Rôle dans les plans de conservation
Ces spécialistes contribuent de manière significative aux plans nationaux d'action (PNA) en faveur d'espèces menacées, telles que le Sonneur à ventre jaune ou le Lézard ocellé [1]. Leur expertise permet d'adapter la gestion forestière aux besoins spécifiques des espèces protégées.
Carrière en recherche, enseignement ou terrain
La trajectoire professionnelle d'un herpétologue ouvre différentes perspectives : la recherche scientifique, l'enseignement universitaire ou le travail de terrain [7]. Certains se tournent vers la sensibilisation du public ou se spécialisent dans des domaines précis. Compte tenu des opportunités limitées en recherche, nombreux sont ceux qui diversifient leur activité vers l'enseignement [15].
Conclusion
L'herpétologie représente donc bien plus qu'une simple branche de la zoologie : elle constitue une discipline scientifique complète nécessitant de l'expertise, de la passion et de la rigueur. Les professionnels qui s'y consacrent contribuent de manière significative à la préservation d'espèces souvent méconnues mais essentielles à nos écosystèmes.
La réalité quotidienne de ces spécialistes se déroule principalement sur le terrain, loin des idées préconçues. Équipés d'outils technologiques modernes et de méthodes d'observation traditionnelles, ces scientifiques collectent des données précieuses qui orientent ensuite les décisions de conservation.
Les défis environnementaux actuels rendent le rôle des herpétologues particulièrement crucial. En effet, les reptiles et amphibiens figurent parmi les groupes d'animaux les plus menacés à l'échelle mondiale. Leur sensibilité aux changements environnementaux les rend d'excellents indicateurs de la santé des écosystèmes.
Malgré les opportunités d'emploi relativement limitées, la diversité des structures susceptibles d'accueillir ces experts - des bureaux d'études aux parcs naturels, en passant par les universités et les associations - offre des perspectives variées et enrichissantes.

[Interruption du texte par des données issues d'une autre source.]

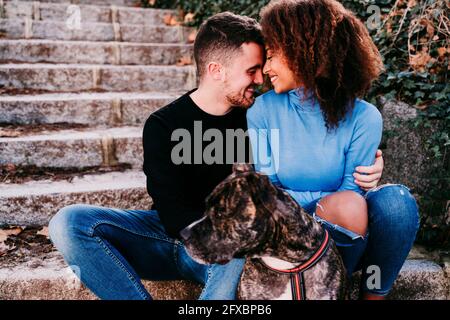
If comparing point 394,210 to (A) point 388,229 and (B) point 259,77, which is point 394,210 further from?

Les passionnés de nature souhaitant s'orienter vers cette voie trouveront dans l'herpétologie un domaine scientifique alliant le travail de terrain, une analyse rigoureuse et une contribution concrète à la protection de notre patrimoine naturel. Cette profession, quoique discrète, s'avère essentielle face aux enjeux écologiques contemporains et mérite assurément d'être davantage reconnue pour son rôle crucial dans la conservation de la biodiversité.
FAQs
Q1. Qu'est-ce que l'herpétologie et quels animaux étudie-t-elle ? L'herpétologie est la science qui étudie les reptiles et les amphibiens. Elle se concentre sur leur biologie, leur écologie et leur comportement, y compris les serpents, lézards, tortues, grenouilles, crapauds et salamandres.
Q2. Quelles sont les compétences nécessaires pour devenir herpétologue ? Un herpétologue doit avoir une formation solide en biologie ou en écologie, généralement d’un niveau Bac+5. Les qualités essentielles incluent la patience, la rigueur scientifique, un sens aigu de l'observation et une bonne condition physique pour le travail de terrain.
Q3. Où travaillent principalement les herpétologues ? Les herpétologues travaillent dans divers environnements, notamment dans des bureaux d'études en génie écologique, des associations naturalistes, des réserves naturelles, des parcs nationaux, des musées, des zoos, des universités et des instituts de recherche.
Q4. Quel est le salaire moyen d'un herpétologue ? Un herpétologue débutant peut espérer un salaire mensuel brut d'environ 2200 €. Avec l'expérience, cette rémunération peut atteindre jusqu'à 4000€ brut par mois, selon le niveau d'études et les responsabilités.
Q5. Comment les herpétologues contribuent-ils à la conservation de la biodiversité ? Les herpétologues jouent un rôle crucial dans la conservation en participant à des plans nationaux d'action pour les espèces menacées, en adaptant la gestion forestière aux besoins des espèces protégées, et en fournissant des données essentielles sur l'état des populations de reptiles et d'amphibiens, qui sont d'excellents indicateurs de la santé des écosystèmes.